** BEGIN Source records **
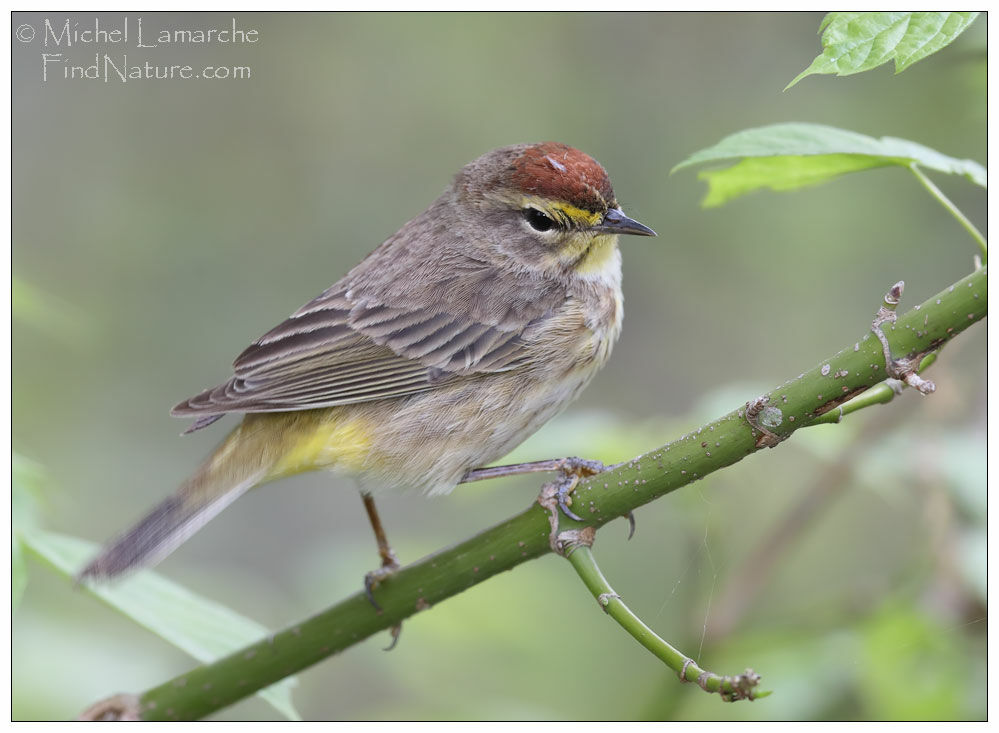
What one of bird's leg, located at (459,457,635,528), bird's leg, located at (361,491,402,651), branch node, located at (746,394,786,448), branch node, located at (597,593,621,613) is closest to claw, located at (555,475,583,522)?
bird's leg, located at (459,457,635,528)

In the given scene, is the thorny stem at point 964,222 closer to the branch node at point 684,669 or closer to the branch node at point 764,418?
the branch node at point 764,418

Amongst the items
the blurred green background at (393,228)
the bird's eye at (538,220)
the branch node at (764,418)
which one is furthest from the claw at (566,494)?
the blurred green background at (393,228)

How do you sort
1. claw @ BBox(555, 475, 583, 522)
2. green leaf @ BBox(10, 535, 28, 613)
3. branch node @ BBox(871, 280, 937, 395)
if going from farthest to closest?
claw @ BBox(555, 475, 583, 522) < green leaf @ BBox(10, 535, 28, 613) < branch node @ BBox(871, 280, 937, 395)

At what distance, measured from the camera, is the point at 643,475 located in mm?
2471

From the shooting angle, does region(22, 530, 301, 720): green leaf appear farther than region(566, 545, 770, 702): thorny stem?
Yes

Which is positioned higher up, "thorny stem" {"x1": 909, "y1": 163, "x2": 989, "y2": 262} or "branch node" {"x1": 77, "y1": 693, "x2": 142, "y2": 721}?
"thorny stem" {"x1": 909, "y1": 163, "x2": 989, "y2": 262}

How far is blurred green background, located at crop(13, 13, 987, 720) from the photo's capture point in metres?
5.86

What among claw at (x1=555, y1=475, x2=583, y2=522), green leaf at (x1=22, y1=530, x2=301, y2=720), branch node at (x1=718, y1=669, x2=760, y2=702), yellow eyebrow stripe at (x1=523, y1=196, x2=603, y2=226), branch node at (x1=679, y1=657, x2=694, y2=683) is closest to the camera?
branch node at (x1=718, y1=669, x2=760, y2=702)

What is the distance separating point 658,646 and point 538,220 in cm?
224

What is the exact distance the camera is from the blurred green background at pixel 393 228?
5855 millimetres

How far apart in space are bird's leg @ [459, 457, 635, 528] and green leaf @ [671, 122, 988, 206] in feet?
2.97

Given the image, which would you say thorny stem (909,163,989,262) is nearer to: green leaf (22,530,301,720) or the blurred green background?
green leaf (22,530,301,720)

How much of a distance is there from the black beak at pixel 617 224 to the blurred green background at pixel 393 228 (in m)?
1.59

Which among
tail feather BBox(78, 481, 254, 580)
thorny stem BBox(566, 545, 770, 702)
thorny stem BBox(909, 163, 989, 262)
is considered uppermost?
thorny stem BBox(909, 163, 989, 262)
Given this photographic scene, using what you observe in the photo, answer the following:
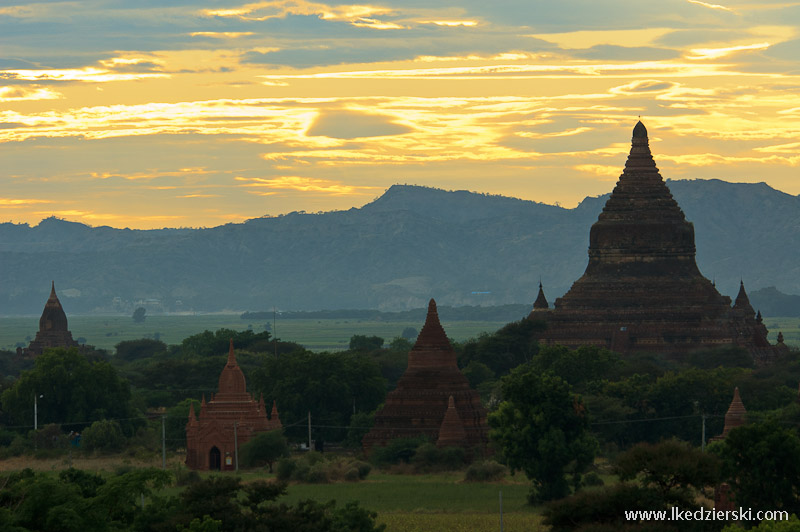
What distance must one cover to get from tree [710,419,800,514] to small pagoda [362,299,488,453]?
31.8 metres

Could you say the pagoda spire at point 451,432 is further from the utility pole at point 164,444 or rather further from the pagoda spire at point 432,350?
the utility pole at point 164,444

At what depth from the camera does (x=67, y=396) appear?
341 feet

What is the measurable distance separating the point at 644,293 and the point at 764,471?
67.7 metres

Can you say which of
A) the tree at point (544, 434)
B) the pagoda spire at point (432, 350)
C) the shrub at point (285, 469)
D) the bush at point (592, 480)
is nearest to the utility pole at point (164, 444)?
the shrub at point (285, 469)

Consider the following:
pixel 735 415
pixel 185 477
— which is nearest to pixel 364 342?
pixel 185 477

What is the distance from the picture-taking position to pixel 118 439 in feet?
316

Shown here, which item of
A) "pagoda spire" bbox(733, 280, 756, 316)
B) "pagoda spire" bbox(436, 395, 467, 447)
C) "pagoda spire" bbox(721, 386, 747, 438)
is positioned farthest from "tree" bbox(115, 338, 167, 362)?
"pagoda spire" bbox(721, 386, 747, 438)

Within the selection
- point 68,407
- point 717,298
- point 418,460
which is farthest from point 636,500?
point 717,298

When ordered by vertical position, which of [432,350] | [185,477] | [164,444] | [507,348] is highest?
[432,350]

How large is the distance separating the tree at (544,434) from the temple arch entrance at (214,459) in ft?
55.7

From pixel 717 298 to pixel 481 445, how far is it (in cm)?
4095

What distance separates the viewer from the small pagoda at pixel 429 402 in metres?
92.0

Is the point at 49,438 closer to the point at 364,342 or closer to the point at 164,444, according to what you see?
the point at 164,444

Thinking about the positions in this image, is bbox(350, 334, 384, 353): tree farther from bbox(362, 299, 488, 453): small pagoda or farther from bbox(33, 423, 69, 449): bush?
bbox(362, 299, 488, 453): small pagoda
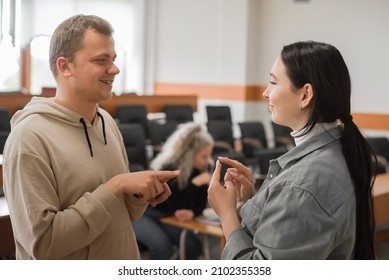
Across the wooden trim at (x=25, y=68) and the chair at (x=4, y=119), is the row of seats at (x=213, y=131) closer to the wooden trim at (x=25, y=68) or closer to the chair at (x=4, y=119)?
the chair at (x=4, y=119)

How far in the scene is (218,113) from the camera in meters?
7.26

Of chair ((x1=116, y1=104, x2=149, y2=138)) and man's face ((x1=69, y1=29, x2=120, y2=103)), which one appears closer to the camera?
man's face ((x1=69, y1=29, x2=120, y2=103))

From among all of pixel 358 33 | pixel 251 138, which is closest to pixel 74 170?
pixel 251 138

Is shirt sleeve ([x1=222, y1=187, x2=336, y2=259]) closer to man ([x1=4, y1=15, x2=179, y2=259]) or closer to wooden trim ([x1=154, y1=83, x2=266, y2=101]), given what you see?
man ([x1=4, y1=15, x2=179, y2=259])

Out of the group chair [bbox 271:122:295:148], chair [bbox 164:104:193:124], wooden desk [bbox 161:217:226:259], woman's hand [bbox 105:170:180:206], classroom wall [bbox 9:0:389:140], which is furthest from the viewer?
classroom wall [bbox 9:0:389:140]

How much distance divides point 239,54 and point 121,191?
7547 millimetres

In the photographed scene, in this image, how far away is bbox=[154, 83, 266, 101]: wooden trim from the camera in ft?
29.1

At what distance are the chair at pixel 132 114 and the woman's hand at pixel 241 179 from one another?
478 cm

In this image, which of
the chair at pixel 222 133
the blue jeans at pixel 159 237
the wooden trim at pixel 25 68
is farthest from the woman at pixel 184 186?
the wooden trim at pixel 25 68

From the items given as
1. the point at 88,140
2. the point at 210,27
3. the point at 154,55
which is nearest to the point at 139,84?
the point at 154,55

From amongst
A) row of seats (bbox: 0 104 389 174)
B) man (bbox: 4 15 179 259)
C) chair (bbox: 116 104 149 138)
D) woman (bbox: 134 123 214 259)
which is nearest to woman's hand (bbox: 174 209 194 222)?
woman (bbox: 134 123 214 259)

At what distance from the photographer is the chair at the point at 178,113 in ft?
22.7

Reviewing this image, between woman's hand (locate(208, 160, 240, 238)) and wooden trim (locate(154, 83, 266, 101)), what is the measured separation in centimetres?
727
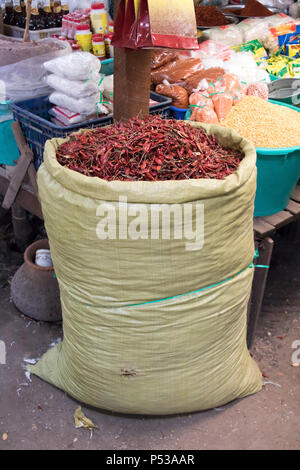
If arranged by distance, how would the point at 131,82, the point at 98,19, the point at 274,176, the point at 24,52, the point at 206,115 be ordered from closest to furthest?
the point at 131,82 < the point at 274,176 < the point at 206,115 < the point at 24,52 < the point at 98,19

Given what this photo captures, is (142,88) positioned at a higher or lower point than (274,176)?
higher

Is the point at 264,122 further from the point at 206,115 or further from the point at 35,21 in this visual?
the point at 35,21

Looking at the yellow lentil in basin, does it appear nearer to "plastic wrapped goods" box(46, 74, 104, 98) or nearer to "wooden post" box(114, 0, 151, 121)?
"wooden post" box(114, 0, 151, 121)

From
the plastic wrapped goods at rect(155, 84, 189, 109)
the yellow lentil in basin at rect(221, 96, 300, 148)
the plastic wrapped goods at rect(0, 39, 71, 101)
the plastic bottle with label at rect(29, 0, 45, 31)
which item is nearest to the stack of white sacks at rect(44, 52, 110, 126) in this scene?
the plastic wrapped goods at rect(0, 39, 71, 101)

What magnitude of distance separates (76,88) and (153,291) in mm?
1032

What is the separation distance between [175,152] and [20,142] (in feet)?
3.39

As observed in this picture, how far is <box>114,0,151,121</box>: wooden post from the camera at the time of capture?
1566mm

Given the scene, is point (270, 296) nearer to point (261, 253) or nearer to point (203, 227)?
point (261, 253)

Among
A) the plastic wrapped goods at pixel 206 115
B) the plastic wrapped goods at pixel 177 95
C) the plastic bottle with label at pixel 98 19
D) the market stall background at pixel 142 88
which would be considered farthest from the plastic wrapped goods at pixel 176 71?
the plastic bottle with label at pixel 98 19

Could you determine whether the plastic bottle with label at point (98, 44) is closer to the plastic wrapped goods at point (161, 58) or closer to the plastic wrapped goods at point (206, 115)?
the plastic wrapped goods at point (161, 58)

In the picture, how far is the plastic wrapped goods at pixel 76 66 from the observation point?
74.6 inches

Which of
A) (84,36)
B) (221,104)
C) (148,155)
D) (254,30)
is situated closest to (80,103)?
(221,104)

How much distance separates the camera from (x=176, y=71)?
7.52 ft
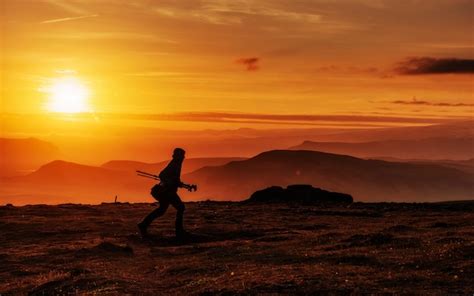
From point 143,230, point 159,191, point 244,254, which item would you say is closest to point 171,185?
** END Source records **
**What you will do**. Recast the records as a numbered list, starting at the line that contains "Which is positioned" and ending at the line that contains "31.8 metres", with blank lines dropped. Leave the pictures out.

**Exercise response**.
1. Which is positioned higher up, "thorny stem" {"x1": 909, "y1": 163, "x2": 989, "y2": 262} or "branch node" {"x1": 77, "y1": 693, "x2": 142, "y2": 721}?
2. "thorny stem" {"x1": 909, "y1": 163, "x2": 989, "y2": 262}
3. How far is blurred green background, located at crop(13, 13, 987, 720) from the photo's capture point in metres?
4. 5.86
5. What among claw at (x1=555, y1=475, x2=583, y2=522), green leaf at (x1=22, y1=530, x2=301, y2=720), branch node at (x1=718, y1=669, x2=760, y2=702), yellow eyebrow stripe at (x1=523, y1=196, x2=603, y2=226), branch node at (x1=679, y1=657, x2=694, y2=683) is closest to the camera?
6. branch node at (x1=718, y1=669, x2=760, y2=702)
7. What is the distance separating point 658,646 and point 538,220 in cm?
8. 224
9. What is the exact distance the camera is from the blurred green background at pixel 393 228?
10. 5855 millimetres
11. How far apart in space are bird's leg @ [459, 457, 635, 528] and green leaf @ [671, 122, 988, 206] in feet?
12. 2.97
13. Given the image, which would you say thorny stem (909,163,989,262) is nearer to: green leaf (22,530,301,720) or the blurred green background?
14. green leaf (22,530,301,720)
15. How much of a distance is there from the black beak at pixel 617 224 to the blurred green background at pixel 393 228 (in m)?
16. 1.59
17. Which among
18. tail feather BBox(78, 481, 254, 580)
19. thorny stem BBox(566, 545, 770, 702)
20. thorny stem BBox(909, 163, 989, 262)
21. is considered uppermost?
22. thorny stem BBox(909, 163, 989, 262)
23. Given this photographic scene, using what you observe in the photo, answer the following:
24. What distance must one cover to get from tree [710,419,800,514] to small pagoda [362,299,488,453]?
25. 31.8 metres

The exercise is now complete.